Tuesday, June 03, 2008
Posted by:
Tom DeLay
at
10:16 AM
Now that everyone’s gearing up to read Scott McClellan’s new book, which I plan to read with a few grains of salt, I thought it may be a good time to suggest a summer reading list for conservatives. I would also like to hear some suggested reading from my friends at Townhall. Rather than waste time with preliminaries, here’s an abbreviated list of my “must reads” for Summer 2008:
Red Sky in the Morning by Bill Bright
One should know why and how this nation was created.
How Now Shall We Live by Chuck Colson
It’s crucial to know what you believe and why so you can fight for that worldview.
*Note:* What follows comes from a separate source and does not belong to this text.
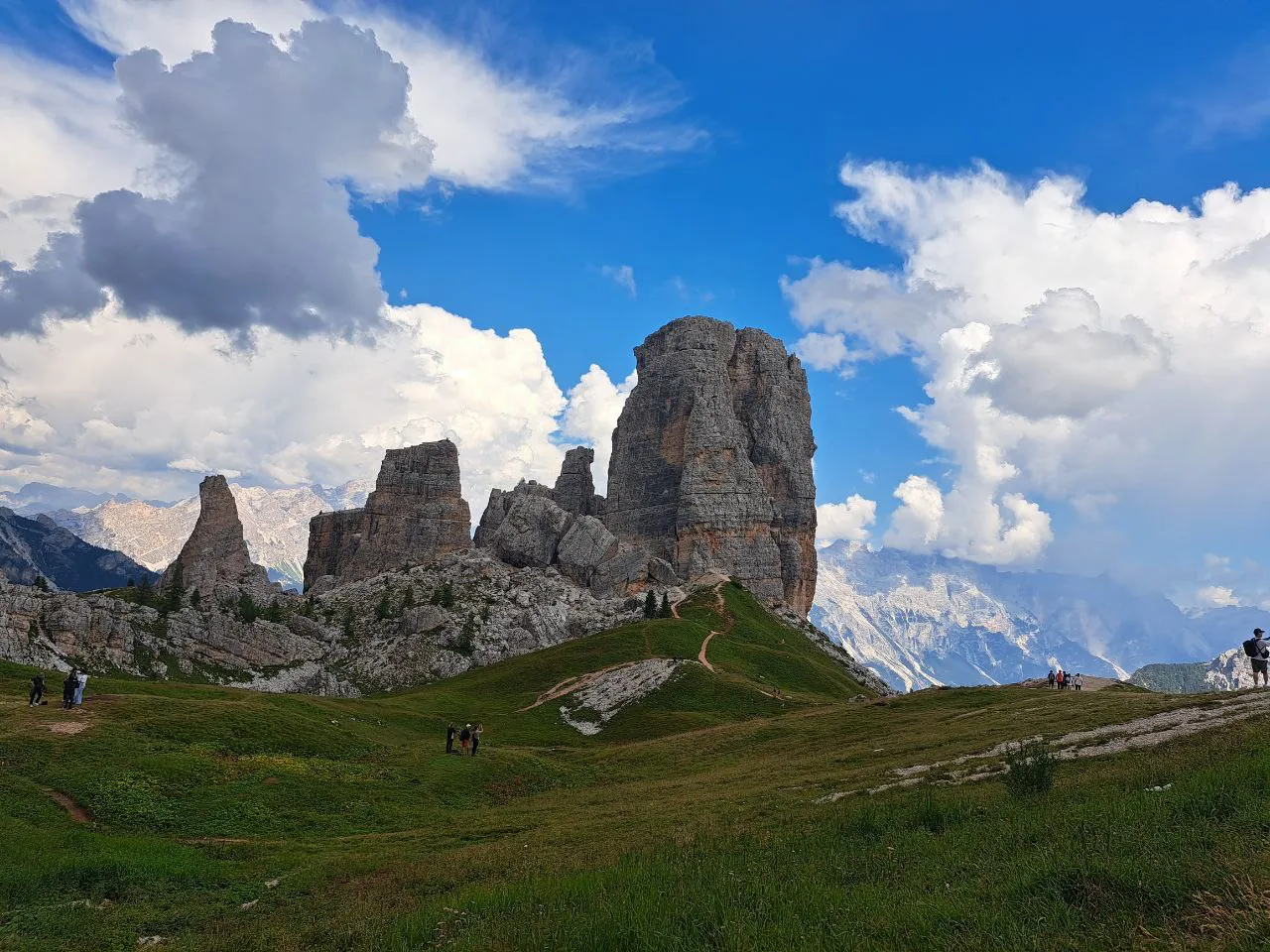The Cinque Torri rock towers above green meadows near Cortina d'Ampezzo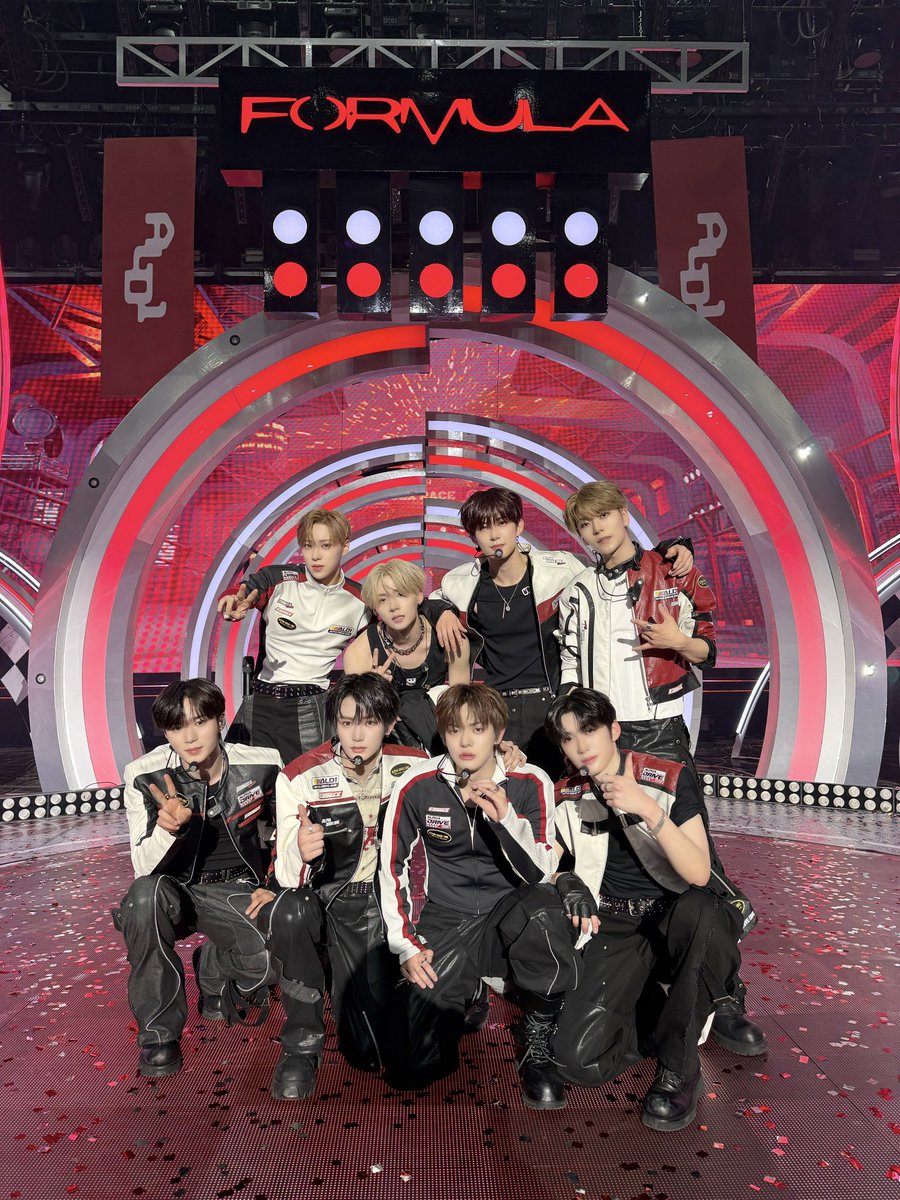 Sanghyeqn's tweet image. The first frame burns hot and precise, a 𝗙𝗼𝗿𝗺𝘂𝗹𝗮-red intensity charged with velocity and pressure. Every stance feels sharpened, every gaze tuned to performance mode. This is power measured in seconds and spotlights, an aura that races forward loud in confidence.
Politics of Prudence by Russell Kirk
How it all comes together.
Silent Spring by Rachel Carson
No, I am not joining Newt Gingrich and Nancy Pelosi on the couch. As an exterminator in the 1970s, this book lit a fire under me…for all the wrong reasons, of course. It’s always good to know the weapons your political enemies are using, and this is chief in their arsenal.
The Conscience of a Conservative by Barry Goldwater
Sounds clich?d, I know, but I know many conservatives who never cracked this book. It’s hard to stand up for conservatism if you don’t know what conservatism really stands for.
The Argument: Billionaires, Bloggers, and the Battle to Remake Democratic Politics by Matt Bai
For everyone who has been calling me a conspiracy theorist over the last two years, read this and tell me I’m wrong…
The Shadow Party: How George Soros, Hillary Clinton, and Sixties Radicals Seized Control of the Democratic Party by David Horowitz
David Horowitz is one of my favorite people, and he put more than a million dollars of research into tracking the network Democrat operatives have created. Check out the latest developments here: www.discoverthenetwork.org.
No Retreat, No Surrender: One American’s Fight by Stephen Mansfield, as told by me
Shameless self promotion, but it’s also one of the few ways I can debunk the liberal lies about me.